Dans sa lettre à l’Equal Opportunity Commission, Georges Sooprayen a demandé à Me. Brian Glover de rétablir « la justice » pas pour lui seulement, mais également pour son ex-collègue, M. Buctktowar. Cependant, l’ancien gréviste de la faim exprime haut et fort sa profonde conviction qu’il a été victime, personnellement, de « favoritisme et de discrimination peut-être en raison de son engagement syndical ».
Les noms des plus chanceux
Pour soutenir ses arguments que tous ses ex-collègues du même grade administratif que lui ont « tous » été mieux traités, réemployés ou mutés après leur licenciement et que certains sont encore en poste, Georges Sooprayen a signalé à l’EOC les faits suivants :
— A la fermeture de la DWC, en 2007, celui qui en était le directeur-général, M. Daneshswar Soobrah s’est vu offrir au ministère des Finances le poste de responsable de la construction de la Custom House et du nouvel hôpital Dr. Jeetoo.
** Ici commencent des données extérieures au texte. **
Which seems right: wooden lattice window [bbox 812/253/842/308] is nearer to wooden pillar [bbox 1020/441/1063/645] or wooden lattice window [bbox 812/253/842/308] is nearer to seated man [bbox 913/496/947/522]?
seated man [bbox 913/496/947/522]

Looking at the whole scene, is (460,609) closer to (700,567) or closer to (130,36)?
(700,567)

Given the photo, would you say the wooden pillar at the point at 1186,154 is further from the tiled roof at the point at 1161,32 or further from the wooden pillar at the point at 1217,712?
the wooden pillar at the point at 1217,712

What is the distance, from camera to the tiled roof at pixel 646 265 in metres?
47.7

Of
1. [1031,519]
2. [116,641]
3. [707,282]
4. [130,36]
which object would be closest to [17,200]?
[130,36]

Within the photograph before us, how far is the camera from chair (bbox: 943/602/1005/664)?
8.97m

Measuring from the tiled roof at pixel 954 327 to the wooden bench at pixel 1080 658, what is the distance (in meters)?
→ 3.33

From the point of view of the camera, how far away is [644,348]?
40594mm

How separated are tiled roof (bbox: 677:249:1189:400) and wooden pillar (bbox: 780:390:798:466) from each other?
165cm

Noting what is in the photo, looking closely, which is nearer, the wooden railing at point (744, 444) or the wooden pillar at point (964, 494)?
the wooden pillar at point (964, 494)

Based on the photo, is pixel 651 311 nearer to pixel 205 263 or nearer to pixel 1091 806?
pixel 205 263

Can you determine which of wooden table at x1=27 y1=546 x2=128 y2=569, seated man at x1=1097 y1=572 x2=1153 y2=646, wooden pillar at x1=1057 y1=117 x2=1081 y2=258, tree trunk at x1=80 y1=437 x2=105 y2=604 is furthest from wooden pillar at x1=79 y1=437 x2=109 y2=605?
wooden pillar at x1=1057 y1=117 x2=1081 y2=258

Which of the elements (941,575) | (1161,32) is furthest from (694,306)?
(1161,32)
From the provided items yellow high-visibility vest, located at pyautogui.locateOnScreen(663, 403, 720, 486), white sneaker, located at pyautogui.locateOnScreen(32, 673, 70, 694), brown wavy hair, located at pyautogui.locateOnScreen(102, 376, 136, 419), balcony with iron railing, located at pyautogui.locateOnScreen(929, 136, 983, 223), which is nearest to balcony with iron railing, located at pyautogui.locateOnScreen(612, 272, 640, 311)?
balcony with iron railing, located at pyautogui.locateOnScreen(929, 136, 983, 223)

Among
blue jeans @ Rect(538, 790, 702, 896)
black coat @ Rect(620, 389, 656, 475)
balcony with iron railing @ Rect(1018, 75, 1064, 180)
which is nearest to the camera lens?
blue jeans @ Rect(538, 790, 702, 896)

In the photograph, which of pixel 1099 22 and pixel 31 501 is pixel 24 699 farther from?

— Un Technical Manager au Q/S Dept. de la DWC, qui avait déjà opté pour sa retraite volontaire, a d’abord été redéployé à la National Transport Corporation (NTC), puis muté à la National Development Unit.
— Un comptable travaille actuellement comme Financial Manager de la Sugar Industry Labour Welfare Fund Board. En premier lieu, il s’était vu proposer un emploi à l’Agricultural Marketing Poard.
— Un officier en charge des ressources humaines, qui a lui aussi pris sa retraite volontaire, travaille dorénavant à la Central Water Authority.
— Un Transport Superintendant, initialement posté à l’AREU est aussi aujourd’hui à la CWA.
— Une Confidential Assistant a été mutée à la Waste Water Management Authority.
— Une secrétaire du Board de la DWC et un collègue, tous deux aujourd’hui décédés mais qui avaient pris la retraite volontaire, avaient été envoyés à la Mauritius Broadcasting Corporation.
— Un retraité volontaire depuis 1995, a été régulièrement recruté et a travaillé pour différents corps para-étatiques. Il est maintenant posté à la Road Development Authority. A l’opposé, M. G. Sooben, un grévistes de la faim, a systématiquement postulé pour un emploi de Clerk, mais en vain.
— Un autre retraité volontaire, a pu lui se faire employer comme Account Officer au Mauritius College of the Air.
Dans sa lettre, Georges Sooprayen a pris soin de préciser que « je suis très heureux que tous ces chefs de section âgés de plus de 50 ans comme moi ont pu retrouver un emploi. Toutefois, il me peine que le gouvernement a été incapable de me trouver un poste équivalent comme Head of Procurement and Supply Department, ce qui me confirme qu’il y a eu clairement en ce qui me concerne de la discrimination et pratique de favoritisme ».
Georges Sooprayen dit espérer que l’EOC ne trouvera pas qu’il y a prescription dans son cas (Time-barred) parce que les faits se sont déroulés il y a maintenant six ans surtout quand on tient compte du fait que la Commission Justice et Vérité a démontré que même si les méfaits de l’Esclavage et du travail engagés ont eu lieu du temps de la colonisation française et anglaise, il est toujours possible, si la volonté existe, d’y apporter réparation.